Tuesday, 18 February 2014

Books v. cigarettes Review (George Orwell)

Books v. Cigarettes is another fine collection of selected essays by George Orwell in the Penguin Great Ideas series, this one focusing on books, literature in harsh political regimes, patriotism, his time in a run-down hospital in France, and his memoirs of going to a private boarding school. 

Books v. Cigarettes is a somewhat laborious essay where Orwell explains that working class people read fewer books and choose books over things like cigarettes, beer and gambling, not because the habit is expensive but because they’re not interested in it - contrary to their claims that it is. He mathematically works it out and, while I agree that he’s probably right, it’s a bit of a pedantic essay to read. 

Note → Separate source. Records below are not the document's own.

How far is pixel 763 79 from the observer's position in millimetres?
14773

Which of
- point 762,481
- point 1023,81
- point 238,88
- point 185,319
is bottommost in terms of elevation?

Bookshop Memories and Confessions of a Book Reviewer are definitely my favourite essays here as I’m a bibliophile. Orwell spent some time working as a bookseller and his observations from that time are very entertaining. He observes that few customers in the shop could tell the difference between a good book and a bad one, that their clientele were mostly foreign students haggling over cheap textbooks and “vague-minded women looking for birthday presents for their nephews”. 

There’s even a line about a “dear old lady who read such a nice book in 1897 and wonders whether you can find her a copy. Unfortunately she doesn’t remember the title or the author’s name or what the book was about, but she does remember that it had a red cover” that reminded me of Jen Campbell’s “Weird Things Customers Say in Bookshops” which shows how little people have changed in nearly 100 years. 

It was interesting to find out the three most-read authors of the time were: Ethel M. Dell at #1, Warwick Deeping at #2 and Jeffrey Farnol at #3 - all authors I’ve never heard of, and I consider myself fairly well-read. I suppose in a few decades people will be wondering who the hell James Patterson and Stephenie Meyer were, which is a reassuring thought that such crap gets forgotten! 

These essays display Orwell’s good sense of humour as he observes “stamp collectors are a strange, silent, fish-like breed, of all ages, but only of the male sex; women apparently fail to see the peculiar charm of gumming bits of coloured paper into albums”, and his description of the life of a professional book reviewer was very amusing. His line that “Until one has some kind of professional relationship with books one does not discover how bad the majority of them are” rang true for me as a semi-professional book reviewer. 

The Prevention of Literature explains how great literature or any art form cannot exist in a regime that disallows freedom of thought or religion which gives us the great quote: “To write in plain, vigorous language one has to think fearlessly, and if one thinks fearlessly one cannot be politically orthodox”. That said, I felt the essay was something that Orwell had written about before and better elsewhere and was therefore a bit tiresome to read. Similarly unengaging was My Country Right Or Left which goes into Orwell’s patriotism of Britain, regardless of the kind of government in charge. 

How The Poor Die was a visceral recounting of Orwell’s time in a French hospital for the poor where he was being treated for a bronchial infection - Orwell suffered with breathing problems his entire life as he had an untreatable lesion on his lungs which would eventually kill him at the tragically early age of 46. It’s a shocking account of the way patients’ humanity is overlooked by uncaring doctors who are more interested in treating them as living cadavers than real people who need help. 

The volume closes out with Orwell’s excellent essay, Such, Such Were The Joys, which recounts his unpleasant time spent at St Cyprian’s, an upper-class boarding school which he attended on a scholarship and deeply loathed. I wrote about it at length in a separate review you can read here.

Books v. Cigarettes contains a couple of essays that I was ambivalent about but on the whole it contains his usual insightful commentary and uncanny ability to draw the reader into the subject matter completely. Orwell is always worth reading for his high quality writing, crystal clear thinking, and challenging subject matter that he makes accessible for the reader, but this volume is especially enjoyable if you’re a bookish sort of person.